Para o jornalista esportivo Manolo Montalt, diretor do programa 90 Minuts, da rádio Plaza, na hora de falar de hostilidades e antipatias mais ou menos intensas é preciso se esforçar para separar o homem do jogador, e este da sua imagem pública: “O problema essencial de Neymar é que apresenta todos os defeitos dos jogadores modernos e, por ser mais midiático, tem a lupa muito mais centrada nele”. Para Montalt, seu talento futebolístico é inquestionável, “mas a polêmica que o cerca tem pouco a ver com sua qualidade”. Montalt a atribui “ao uso que faz de suas ferramentas, à hipérbole na exibição de seu talento, que muitas vezes entra em cena para zombar do rival. Acho que é isso que o deixa na mira”.

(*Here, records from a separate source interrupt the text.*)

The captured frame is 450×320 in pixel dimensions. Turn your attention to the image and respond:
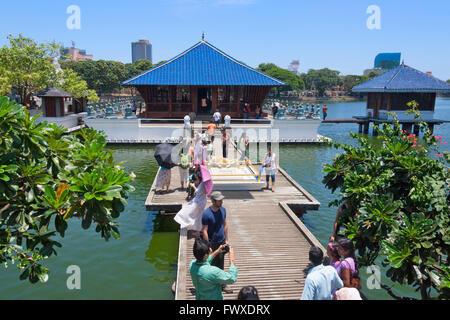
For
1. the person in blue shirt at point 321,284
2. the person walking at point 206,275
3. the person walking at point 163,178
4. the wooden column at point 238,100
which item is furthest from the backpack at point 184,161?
the wooden column at point 238,100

Para o jornalista e escritor Paco Gisbert, “Neymar é odiado em muitos campos por esse estranho sentimento que com frequência leva a repudiar as individualidades em favor do jogo coletivo”. O brasileiro “teria sido sem discussão o melhor do mundo em quase qualquer época nas quais não lhe tocasse coincidir com dois superdotados como Messi e Cristiano Ronaldo”, e esse lugar no topo talvez o tivesse blindado de qualquer crítica, porque muito raramente se odeia o melhor de todos. Entretanto, Gisbert considera que Neymar tem “pelo menos uma característica irritante e que o torna especialmente antipático”. Um traço que “vai contra uma norma não escrita no futebol: não se ri de quem está perdendo”. Na opinião do jornalista espanhol, isso é justamente “o que faz repetidamente Neymar quando o vento sopra a seu favor: tenta dribles impossíveis, espera os adversários para ridicularizá-los, insulta-os, zoa com eles…”.

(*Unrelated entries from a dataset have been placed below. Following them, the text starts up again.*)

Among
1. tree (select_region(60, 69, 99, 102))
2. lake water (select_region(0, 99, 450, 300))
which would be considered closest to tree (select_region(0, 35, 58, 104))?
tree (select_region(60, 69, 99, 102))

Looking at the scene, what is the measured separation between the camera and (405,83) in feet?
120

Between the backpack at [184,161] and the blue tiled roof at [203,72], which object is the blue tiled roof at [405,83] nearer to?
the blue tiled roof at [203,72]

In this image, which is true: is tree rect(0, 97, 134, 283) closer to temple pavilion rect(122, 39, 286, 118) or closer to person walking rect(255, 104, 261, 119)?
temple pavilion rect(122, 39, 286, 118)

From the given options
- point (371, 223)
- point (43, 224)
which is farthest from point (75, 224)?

O jogador com Leo Messi e Luis Suárez, em 2016. Os três formaram o célebre tridente de ataque que levou o FC Barcelona a conquistar sua quinta Champions.ALEX CAPARROS / GETTY
Esta falta de etiqueta esportiva faz dele, na opinião de Gisbert, “um jogador interesseiro”, com uma nítida tendência a maltratar os adversários: “De Ronaldinho reconheço que pelo menos tentava suas jogadas para a arquibancada sem olhar de esguelha para o placar, porque essa era sua maneira de entender o futebol”. Tickner concorda com a análise de Gisbert, mas quebra uma (discreta) lança em favor de Neymar: “Essa tendência a se exibir quando está ganhando é, às vezes, sua vingança pessoal contra o jogo violento de que é alvo. Poucos jogadores têm sua capacidade de desequilíbrio, e poucos, consequentemente, sofrem com tanta intensidade o jogo brusco de zagueiros que não são capazes de contê-lo por outros meios”.
Ronay sai em socorro da maltratada reputação do brasileiro lançando outro dado: “Diferentemente de outros finos estilistas, Neymar, que é de aspecto frágil e movimentos elegantes e precisos, é com frequência tido como efeminado. Isso é algo que o persegue desde muito jovem e que ele acha especialmente irritante”. Poucos esportistas heterossexuais podem se sentir tão vítimas da homofobia como o atacante brasileiro. Uma frase de Tim Vickery, que há mais de uma década acumula críticas e elogios a ele, serve de oportuno resumo: “Não deve ser fácil estar na pele de Neymar. Afinal de tudo, é um atleta magnífico e um ser humano com suas virtudes e defeitos. Pode despertar mais ou menos simpatia, mas também não acho que haja razões objetivas para odiá-lo”.